Exercise requirements: Put the data below into a Markdown table with the columns Row and Text, one numbered row per line and no blank lines. Begin at the line that has "Of the presented items" and stop after the last line of the data.

┄┄┄┄┄┄┄┄┄┄

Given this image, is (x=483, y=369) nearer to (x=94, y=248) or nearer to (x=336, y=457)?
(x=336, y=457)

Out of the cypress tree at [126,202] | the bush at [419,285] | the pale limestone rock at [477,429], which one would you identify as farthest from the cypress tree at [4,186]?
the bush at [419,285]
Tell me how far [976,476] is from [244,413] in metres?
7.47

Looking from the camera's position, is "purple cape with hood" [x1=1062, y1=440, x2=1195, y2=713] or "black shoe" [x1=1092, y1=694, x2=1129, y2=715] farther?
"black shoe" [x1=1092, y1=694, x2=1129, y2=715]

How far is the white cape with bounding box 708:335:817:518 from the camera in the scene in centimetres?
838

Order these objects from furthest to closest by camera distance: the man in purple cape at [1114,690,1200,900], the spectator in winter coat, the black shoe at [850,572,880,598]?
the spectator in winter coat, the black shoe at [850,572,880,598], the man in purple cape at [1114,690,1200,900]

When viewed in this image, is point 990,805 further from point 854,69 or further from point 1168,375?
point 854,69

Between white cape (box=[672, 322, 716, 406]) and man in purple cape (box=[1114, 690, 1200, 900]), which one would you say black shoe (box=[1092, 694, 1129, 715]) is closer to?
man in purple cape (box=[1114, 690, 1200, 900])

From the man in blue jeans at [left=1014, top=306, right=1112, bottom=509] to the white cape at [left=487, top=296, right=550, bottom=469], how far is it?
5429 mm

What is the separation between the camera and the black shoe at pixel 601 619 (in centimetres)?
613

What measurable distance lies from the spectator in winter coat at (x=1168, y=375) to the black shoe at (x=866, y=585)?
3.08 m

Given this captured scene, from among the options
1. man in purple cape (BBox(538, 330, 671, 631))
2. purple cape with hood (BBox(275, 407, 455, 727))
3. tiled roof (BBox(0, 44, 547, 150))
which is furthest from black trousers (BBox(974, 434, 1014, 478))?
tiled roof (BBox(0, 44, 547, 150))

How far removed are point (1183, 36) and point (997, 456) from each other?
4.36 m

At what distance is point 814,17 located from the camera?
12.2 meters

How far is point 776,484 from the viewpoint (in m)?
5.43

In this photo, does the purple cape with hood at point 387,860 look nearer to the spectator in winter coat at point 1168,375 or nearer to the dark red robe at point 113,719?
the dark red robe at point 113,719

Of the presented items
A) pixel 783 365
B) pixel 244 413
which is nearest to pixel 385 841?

┄┄┄┄┄┄┄┄┄┄

Task result:
| Row | Text |
|---|---|
| 1 | Of the presented items |
| 2 | A) pixel 783 365 |
| 3 | B) pixel 244 413 |
| 4 | which is nearest to pixel 385 841? |